Copy out word for word the entries from the line with "Max Verstappen NED, Oracle Red Bull Racing 1, Christian" up to and including the line with "NicolleXPeach's cam snapshot", leaving out the pictures.
Data to use Start Marker
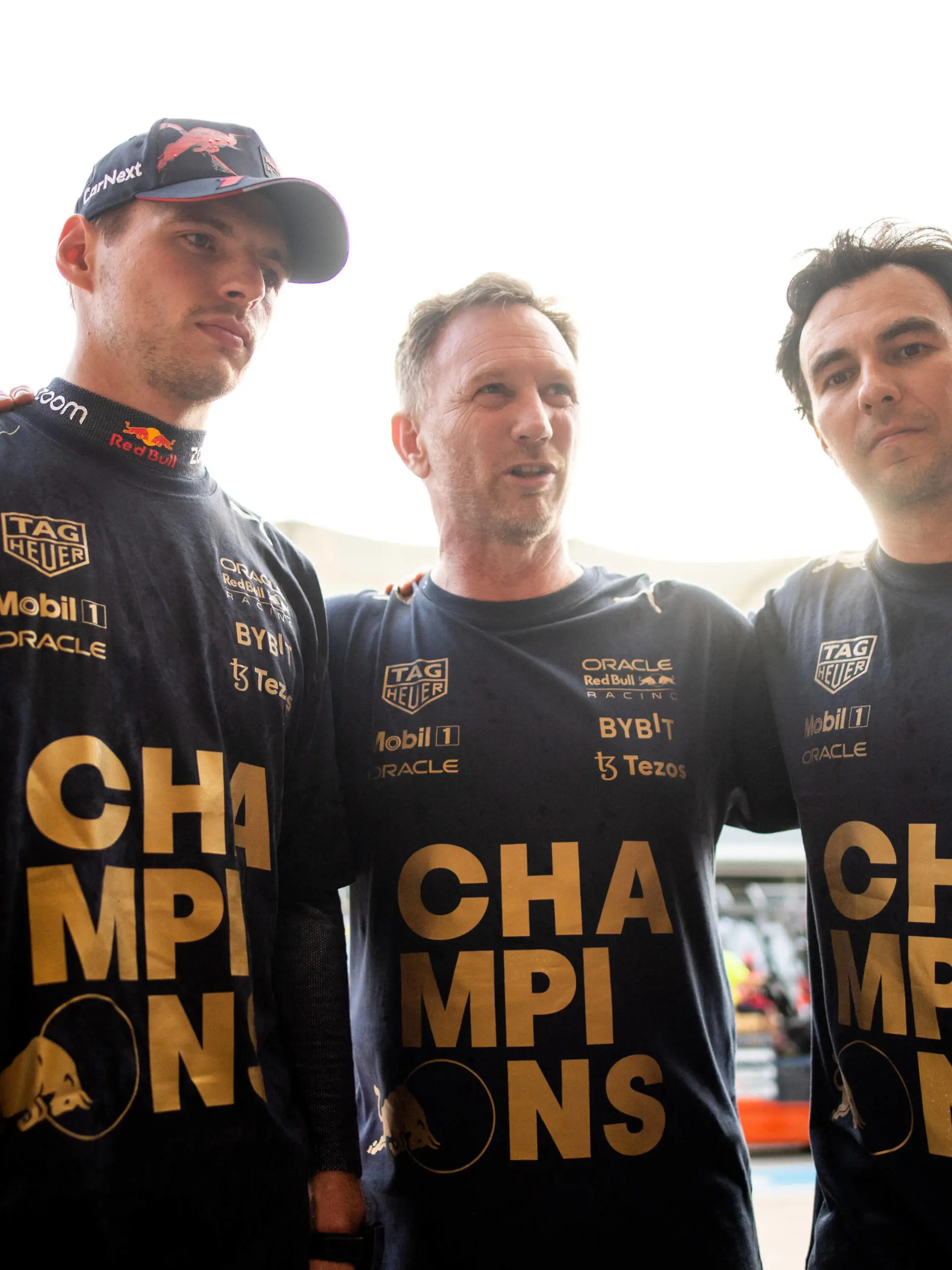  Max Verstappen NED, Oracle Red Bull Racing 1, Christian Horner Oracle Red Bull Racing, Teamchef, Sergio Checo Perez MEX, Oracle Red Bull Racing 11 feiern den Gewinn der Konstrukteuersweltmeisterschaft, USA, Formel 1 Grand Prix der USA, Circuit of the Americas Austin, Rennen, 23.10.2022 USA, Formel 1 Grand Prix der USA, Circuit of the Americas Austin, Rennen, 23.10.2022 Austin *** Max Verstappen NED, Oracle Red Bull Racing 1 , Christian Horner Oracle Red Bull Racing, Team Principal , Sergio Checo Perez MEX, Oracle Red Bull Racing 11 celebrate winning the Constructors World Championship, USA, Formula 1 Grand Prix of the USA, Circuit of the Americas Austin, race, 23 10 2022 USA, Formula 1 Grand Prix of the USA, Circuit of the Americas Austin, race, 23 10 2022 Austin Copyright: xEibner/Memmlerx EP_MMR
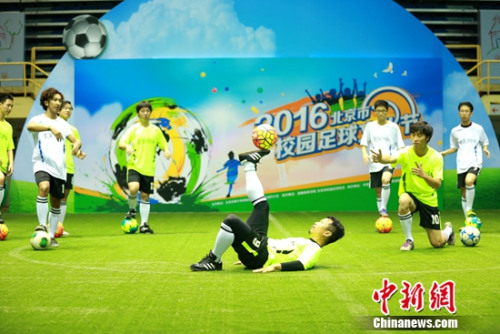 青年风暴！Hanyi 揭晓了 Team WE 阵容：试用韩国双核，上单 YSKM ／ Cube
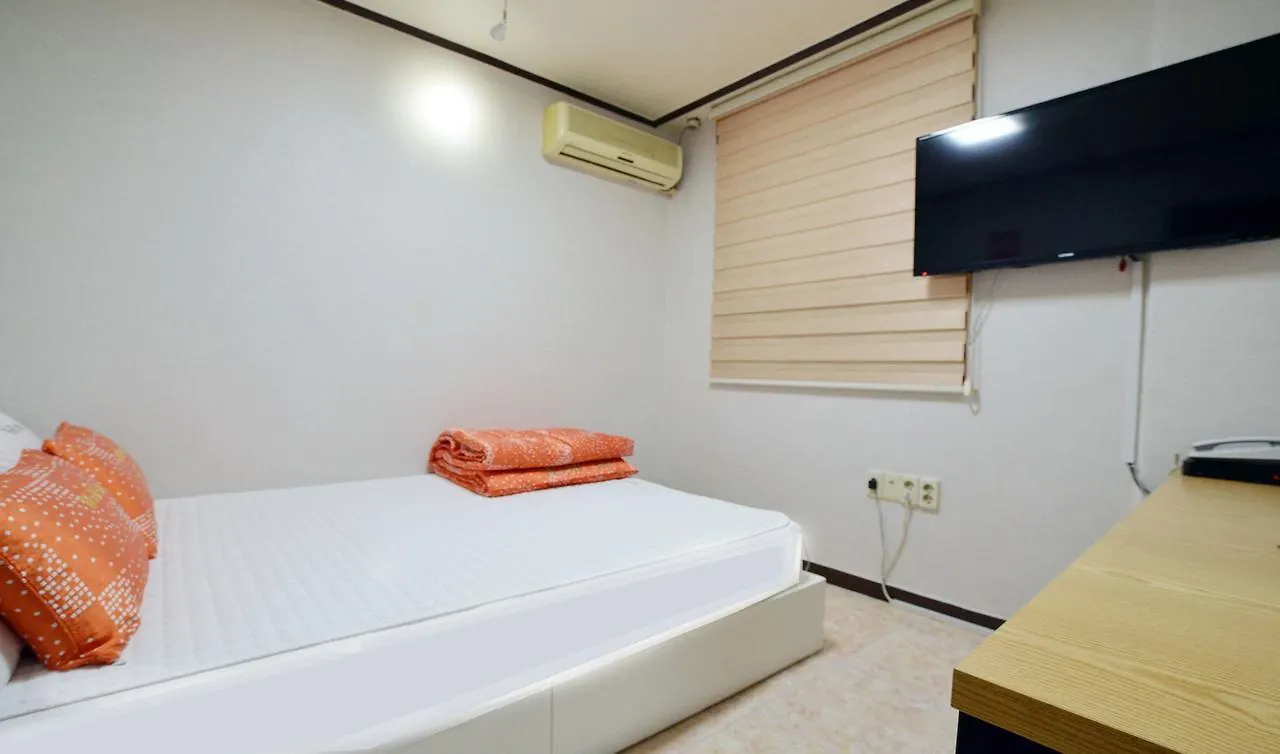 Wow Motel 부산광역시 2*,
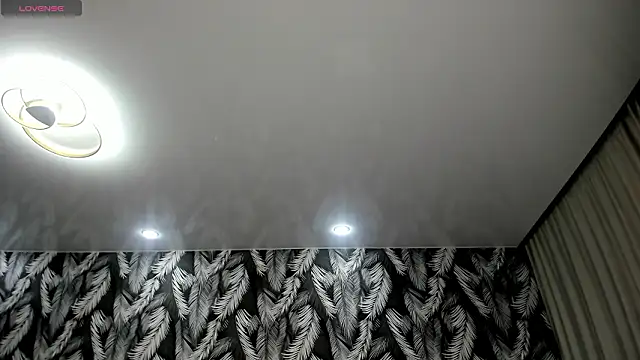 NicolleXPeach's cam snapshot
Data to use End Marker
Data to use Start Marker
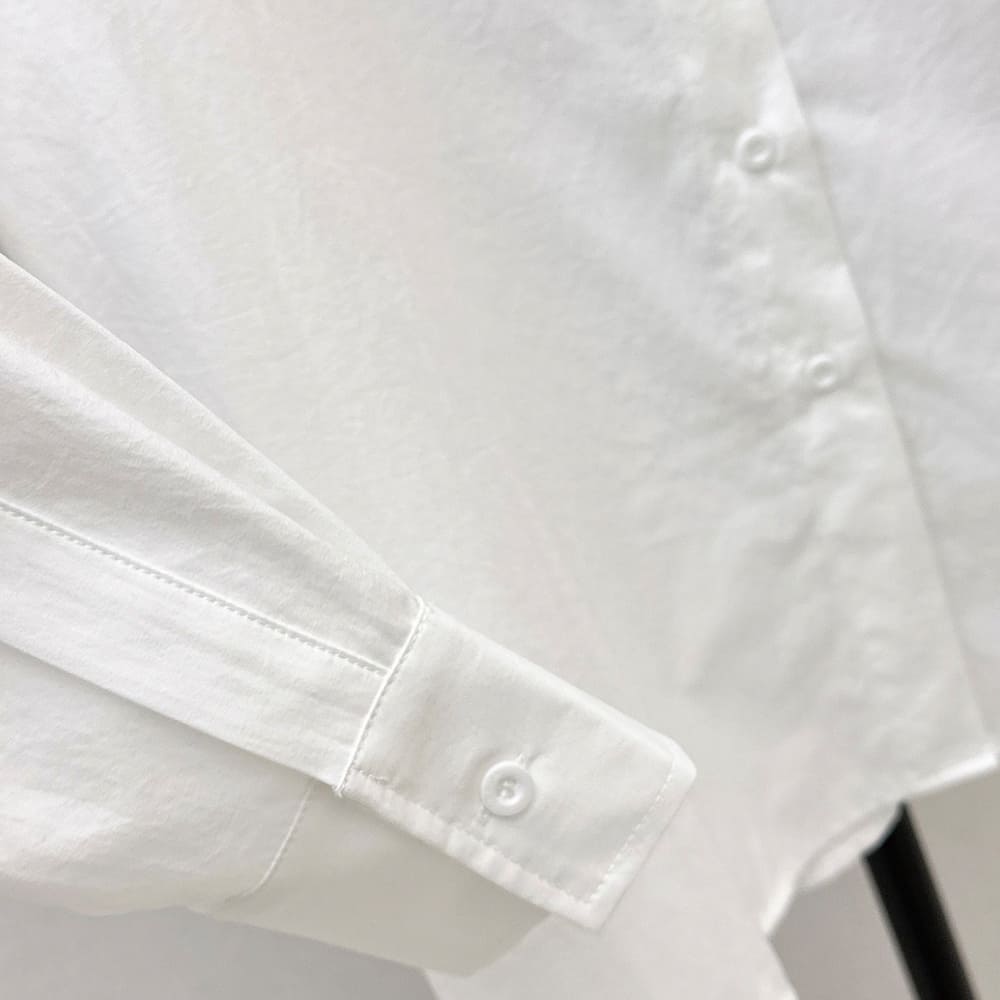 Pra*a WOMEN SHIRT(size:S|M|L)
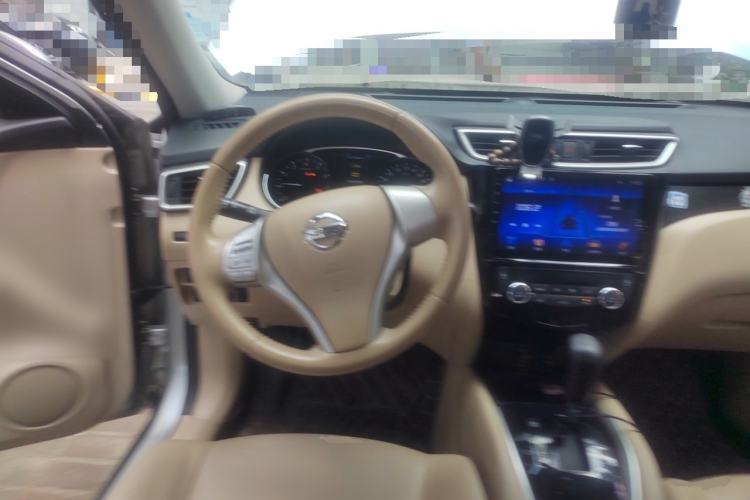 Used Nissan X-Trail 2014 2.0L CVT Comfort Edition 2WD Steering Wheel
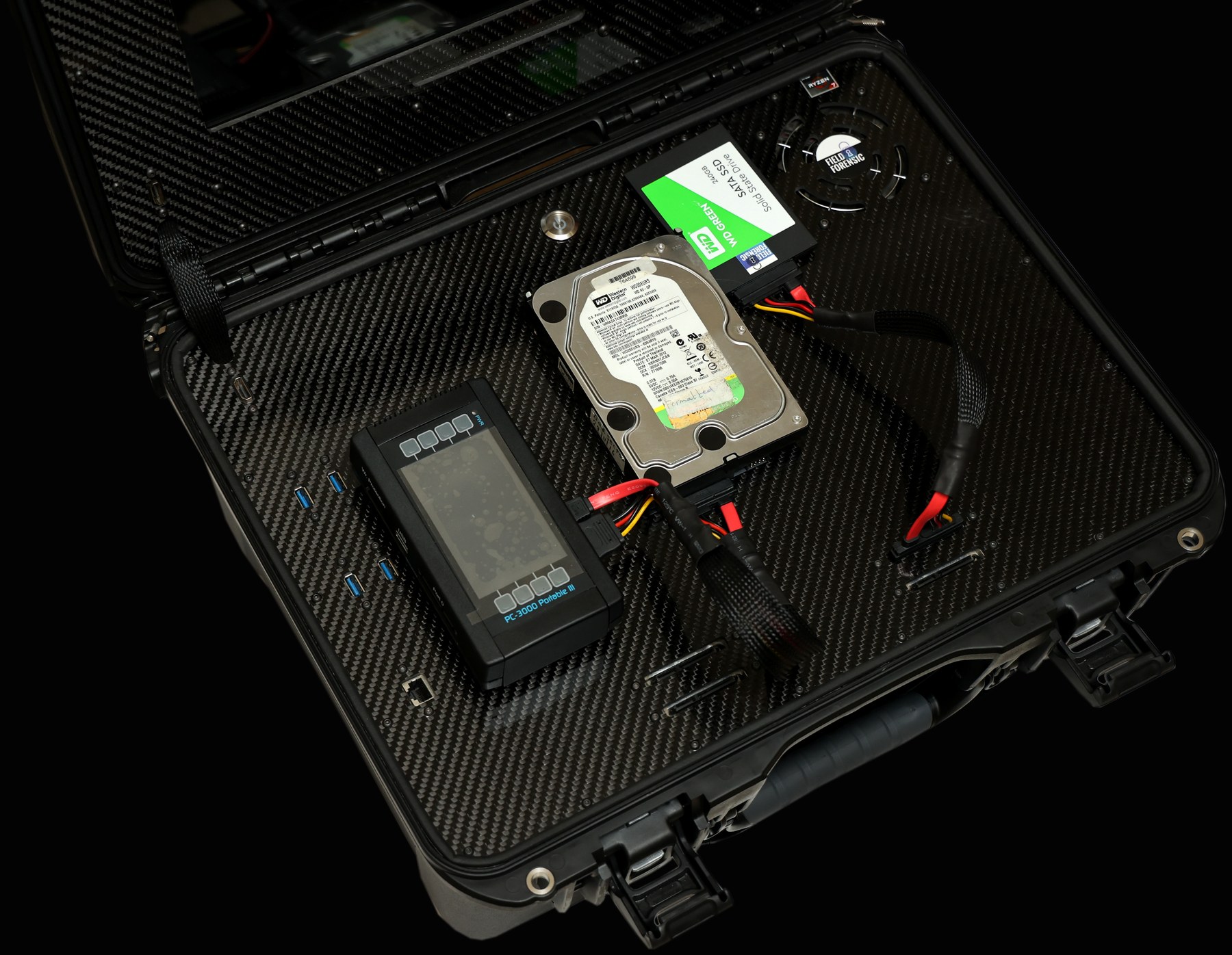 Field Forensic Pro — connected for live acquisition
Data to use End Marker
Data to use Start Marker
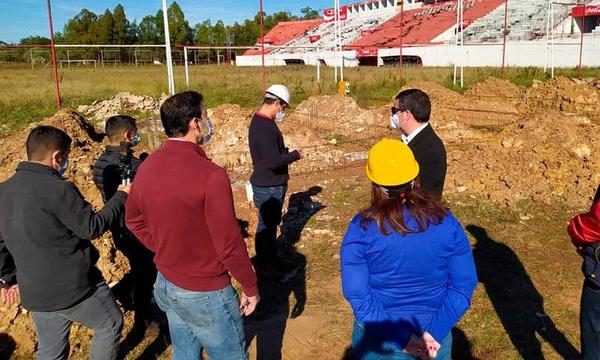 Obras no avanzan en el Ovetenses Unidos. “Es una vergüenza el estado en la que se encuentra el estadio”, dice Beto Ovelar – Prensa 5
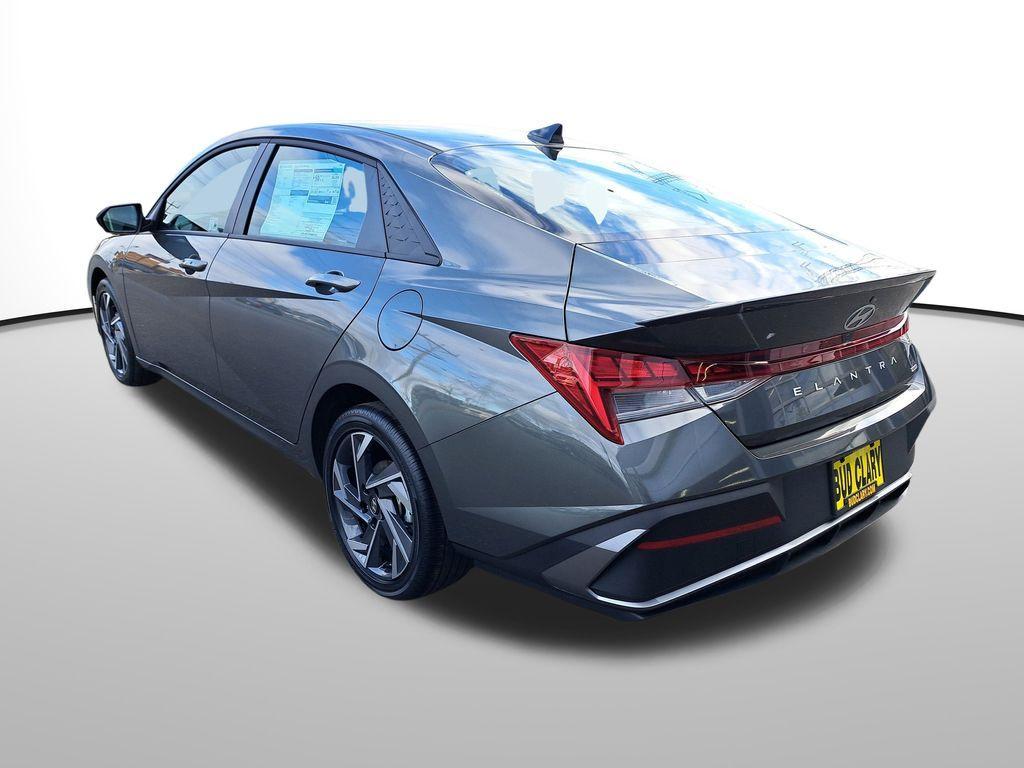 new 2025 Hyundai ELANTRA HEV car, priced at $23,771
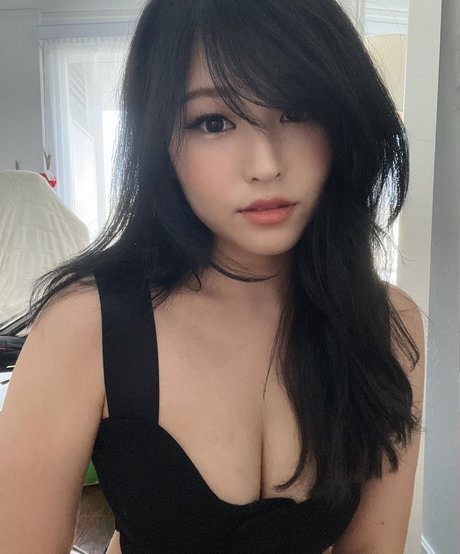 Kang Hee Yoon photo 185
Data to use End Marker
Response to the task:
  Max Verstappen NED, Oracle Red Bull Racing 1, Christian Horner Oracle Red Bull Racing, Teamchef, Sergio Checo Perez MEX, Oracle Red Bull Racing 11 feiern den Gewinn der Konstrukteuersweltmeisterschaft, USA, Formel 1 Grand Prix der USA, Circuit of the Americas Austin, Rennen, 23.10.2022 USA, Formel 1 Grand Prix der USA, Circuit of the Americas Austin, Rennen, 23.10.2022 Austin *** Max Verstappen NED, Oracle Red Bull Racing 1 , Christian Horner Oracle Red Bull Racing, Team Principal , Sergio Checo Perez MEX, Oracle Red Bull Racing 11 celebrate winning the Constructors World Championship, USA, Formula 1 Grand Prix of the USA, Circuit of the Americas Austin, race, 23 10 2022 USA, Formula 1 Grand Prix of the USA, Circuit of the Americas Austin, race, 23 10 2022 Austin Copyright: xEibner/Memmlerx EP_MMR
 青年风暴！Hanyi 揭晓了 Team WE 阵容：试用韩国双核，上单 YSKM ／ Cube
 Wow Motel 부산광역시 2*,
 NicolleXPeach's cam snapshot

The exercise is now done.